Following the Pasadena Way
Predictions of summer bloodshed proven wrong by police working closely with the community to drive down violence
By Bernard Melekian 09/24/2009
Earlier this year in the aftermath of a series of shootings in both Pasadena and Altadena, a number of people predicted a long, bloody summer. One person purporting to speak for the community said that “blood would flow on the streets of Pasadena.”
I’m happy to report that the doomsayers were wrong. There has been only one gang-related homicide this year and that was in late May. The experts and pundits were wrong for several reasons, all of which can be traced to the practices of community policing and the department’s adherence to the Pasadena Way.
For 13 years this department and the residents of Northwest Pasadena have been committed to the idea that there should be no more dead children on the streets of Pasadena. The level of violent crime declined every year from 1996 until 2007.
In 2007 there were 11 gang-related homicides, the worst level of violence in a decade. The city’s response was Operation Safe City, which focused on the core violence-reduction concepts of prevention, intervention and enforcement. In 2008 there were three deaths and this year there has been one. The predicted violence failed to materialize because the Police Department, the community and the resources of city government have worked in partnership to ensure the safety of our residents, and especially our children.
Everyone involved has recognized that violence reduction occurs when the three core concepts are applied in equal measure. We all embrace the belief that 98 percent of our young people, regardless of their economic circumstance, want to do the right thing. Our primary mission as a community must be to give them the opportunity to act on that desire.
Our prevention programs include the Police Activities League, the Junior Public Safety Academy (a partnership between the Police and Fire departments) and the unceasing efforts of the Human Services and Recreation Department to provide meaningful recreation and after-school programs.
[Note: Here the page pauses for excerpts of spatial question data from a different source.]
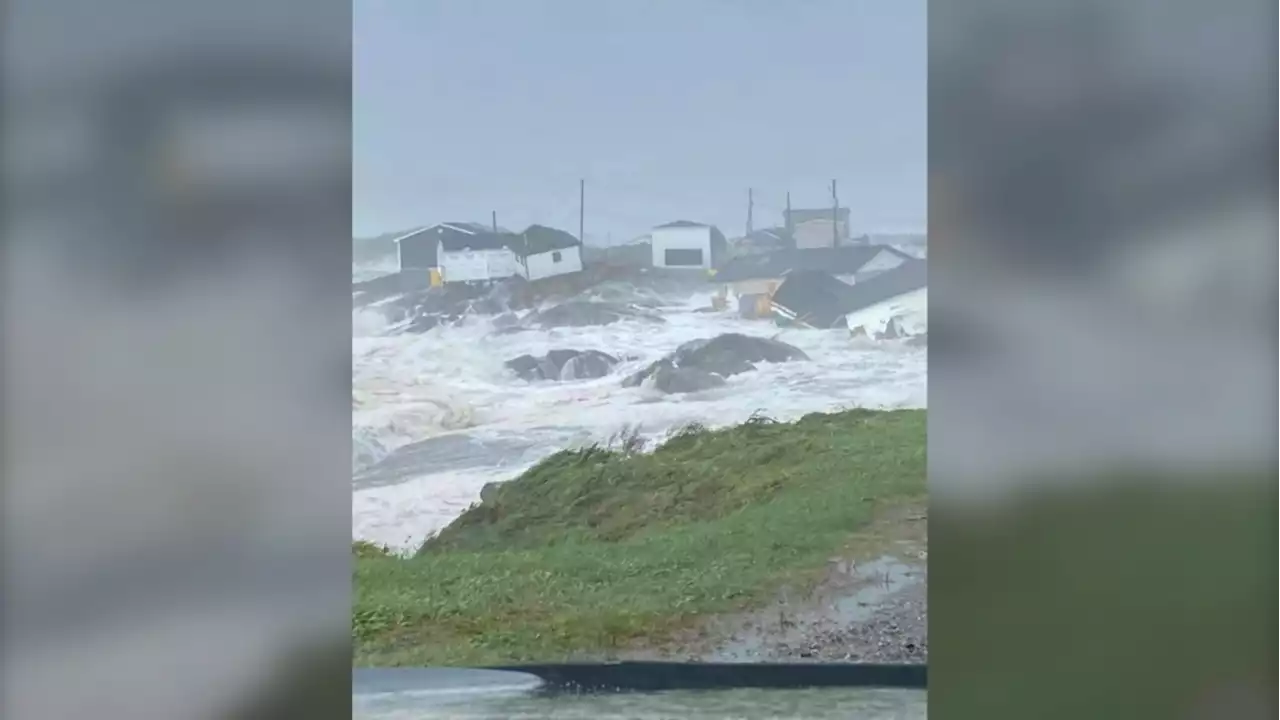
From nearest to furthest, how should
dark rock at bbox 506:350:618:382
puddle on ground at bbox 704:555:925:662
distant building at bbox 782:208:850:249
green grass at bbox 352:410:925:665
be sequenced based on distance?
puddle on ground at bbox 704:555:925:662 < green grass at bbox 352:410:925:665 < distant building at bbox 782:208:850:249 < dark rock at bbox 506:350:618:382

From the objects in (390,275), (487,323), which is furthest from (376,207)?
(487,323)

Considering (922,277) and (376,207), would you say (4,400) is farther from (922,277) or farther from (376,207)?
(922,277)

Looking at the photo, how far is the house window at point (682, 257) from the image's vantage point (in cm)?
589

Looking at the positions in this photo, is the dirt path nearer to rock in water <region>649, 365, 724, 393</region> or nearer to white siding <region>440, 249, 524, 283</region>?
rock in water <region>649, 365, 724, 393</region>

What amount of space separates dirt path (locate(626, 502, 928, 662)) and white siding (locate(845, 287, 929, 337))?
102 cm

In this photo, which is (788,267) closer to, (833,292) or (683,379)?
(833,292)

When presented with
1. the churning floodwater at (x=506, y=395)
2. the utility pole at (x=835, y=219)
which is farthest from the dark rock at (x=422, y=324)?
the utility pole at (x=835, y=219)

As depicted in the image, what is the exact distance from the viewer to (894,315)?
590cm

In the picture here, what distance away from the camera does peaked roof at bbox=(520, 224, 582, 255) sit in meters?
5.87

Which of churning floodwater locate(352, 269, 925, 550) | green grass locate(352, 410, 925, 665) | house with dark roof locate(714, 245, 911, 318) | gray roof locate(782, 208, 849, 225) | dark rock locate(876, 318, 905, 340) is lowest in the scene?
green grass locate(352, 410, 925, 665)

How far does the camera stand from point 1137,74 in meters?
1.89

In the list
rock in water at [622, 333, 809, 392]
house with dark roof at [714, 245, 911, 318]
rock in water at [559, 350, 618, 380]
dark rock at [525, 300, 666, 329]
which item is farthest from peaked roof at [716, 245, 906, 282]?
rock in water at [559, 350, 618, 380]

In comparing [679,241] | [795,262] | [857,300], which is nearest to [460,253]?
[679,241]

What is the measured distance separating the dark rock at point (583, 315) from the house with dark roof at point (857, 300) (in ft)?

The Safe Schools Team within the PUSD focuses on building relationships with students and in heading off violence within the schools that often leads to further violence in the neighborhoods. Fights on campus have been addressed by mediation and counseling rather than by arrests. I believe the relationships formed from these efforts to be a significant factor contributing to the absence of violence this summer.
Intervention efforts include such programs as the Youth Accountability Boards — which divert first offenders away from the juvenile justice system — and the Neighborhood Outreach Worker program, which utilizes former gang members to help prevent young people from becoming involved in the gang lifestyle. Councilmember Jacque Robinson has quietly worked with a number of individuals and organizations to develop a comprehensive, strategic approach to violence reduction that involves the entire community.
All these programs are based on an absolute commitment to the belief that a mistake by a young person should not result in them being placed into the criminal justice system. To do otherwise often sets off a chain of events that becomes a self-fulfilling negative prophecy. The concept of no more dead children also includes no more thrown-away children.
Enforcement efforts have focused on relentless follow-up in solving crimes of violence. It is no coincidence that of the 23 homicides since January 2007, we have made arrests in 21 of those cases. That is a 91 percent clearance rate — among the highest in the nation. That clearance rate demonstrates the effectiveness of our community policing efforts. Without relationships built on trust, our detectives could not develop the critical information that leads to these arrests. Our commitment to relentless follow-up also sends the message that we take very seriously our commitment to every family who has lost a loved one to violence.
Our street enforcement efforts do not involve the traditional saturation patrols that often characterize police response to violence. Rather, we focus on individuals known to have gang ties and particularly those whose past behavior indicates a propensity for violence. Relationships individual officers have formed with even hardened gang members have led in several cases to them requesting officers to intervene with their children or siblings.
Gang violence is a disease and it must be treated as such. In 2007 this disease claimed the lives of two innocent young people, Shaun Baptiste and Ebony Huell. Their deaths were devastating to their families. Such events tear at the fabric of the city and help to destroy our young people’s belief in the possibilities of the future.
If any disease had claimed the number of lives in American society that gang violence has, the full weight of the Centers for Disease Control in Atlanta would have been brought to bear on the problem. This summer’s lack of predicted violence is a testimony to everyone in this community who is committed to the welfare of our young people.
The police are not the problem, nor are we the solution. None of us on the front lines of this struggle are so naïve as to believe that a successful summer or even a successful decade means the problem has been solved. The issues of education, jobs and race all contribute heavily to this problem. This is a societal problem and it calls for a societal commitment to the elimination of gang violence. Our children deserve no less.
Bernard K. Melekian is chief of the Pasadena Police Department and president of the California Police Chiefs’ Association.